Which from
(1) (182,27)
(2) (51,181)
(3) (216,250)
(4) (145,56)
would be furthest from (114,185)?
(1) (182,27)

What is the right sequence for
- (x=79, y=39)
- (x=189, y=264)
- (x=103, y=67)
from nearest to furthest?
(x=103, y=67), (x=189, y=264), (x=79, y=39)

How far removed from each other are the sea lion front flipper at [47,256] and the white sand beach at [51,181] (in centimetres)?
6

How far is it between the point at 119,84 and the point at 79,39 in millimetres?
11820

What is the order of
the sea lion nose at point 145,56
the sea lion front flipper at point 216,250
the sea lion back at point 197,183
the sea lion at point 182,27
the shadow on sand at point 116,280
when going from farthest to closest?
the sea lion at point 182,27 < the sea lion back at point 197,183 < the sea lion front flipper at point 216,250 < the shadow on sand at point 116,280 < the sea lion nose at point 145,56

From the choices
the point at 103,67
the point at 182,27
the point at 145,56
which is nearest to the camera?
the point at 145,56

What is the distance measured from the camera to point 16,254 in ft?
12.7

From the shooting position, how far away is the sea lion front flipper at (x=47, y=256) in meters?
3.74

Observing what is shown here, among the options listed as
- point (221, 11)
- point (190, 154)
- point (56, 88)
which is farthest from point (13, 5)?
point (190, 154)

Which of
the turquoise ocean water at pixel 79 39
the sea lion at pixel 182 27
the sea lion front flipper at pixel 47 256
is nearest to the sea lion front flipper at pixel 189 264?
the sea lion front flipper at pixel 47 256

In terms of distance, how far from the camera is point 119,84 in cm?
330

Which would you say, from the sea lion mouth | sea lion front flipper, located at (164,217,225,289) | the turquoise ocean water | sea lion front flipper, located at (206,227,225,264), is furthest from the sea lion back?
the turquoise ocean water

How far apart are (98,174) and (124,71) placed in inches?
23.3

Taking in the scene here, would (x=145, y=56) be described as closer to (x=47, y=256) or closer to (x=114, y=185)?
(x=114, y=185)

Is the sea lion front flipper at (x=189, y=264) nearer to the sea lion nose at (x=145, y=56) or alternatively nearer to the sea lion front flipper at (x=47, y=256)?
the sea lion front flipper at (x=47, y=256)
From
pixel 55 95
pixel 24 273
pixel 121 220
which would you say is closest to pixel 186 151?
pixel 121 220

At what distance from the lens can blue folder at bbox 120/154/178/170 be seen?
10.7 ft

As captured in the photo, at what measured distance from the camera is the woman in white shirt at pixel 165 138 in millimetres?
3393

EXERCISE DIRECTIONS:
Recast the lines above as a Markdown table with the columns "No." and "Line", starting with the line containing "Taking in the" and going on through the final line of the rows. Number each line, skip blank lines, and include no other lines.

WRITTEN ANSWER:
| No. | Line |
|---|---|
| 1 | Taking in the scene here, would (x=145, y=56) be described as closer to (x=47, y=256) or closer to (x=114, y=185)? |
| 2 | (x=114, y=185) |
| 3 | Is the sea lion front flipper at (x=189, y=264) nearer to the sea lion nose at (x=145, y=56) or alternatively nearer to the sea lion front flipper at (x=47, y=256)? |
| 4 | the sea lion front flipper at (x=47, y=256) |
| 5 | From |
| 6 | pixel 55 95 |
| 7 | pixel 24 273 |
| 8 | pixel 121 220 |
| 9 | which would you say is closest to pixel 186 151? |
| 10 | pixel 121 220 |
| 11 | At what distance from the lens can blue folder at bbox 120/154/178/170 be seen? |
| 12 | 10.7 ft |
| 13 | As captured in the photo, at what measured distance from the camera is the woman in white shirt at pixel 165 138 in millimetres? |
| 14 | 3393 |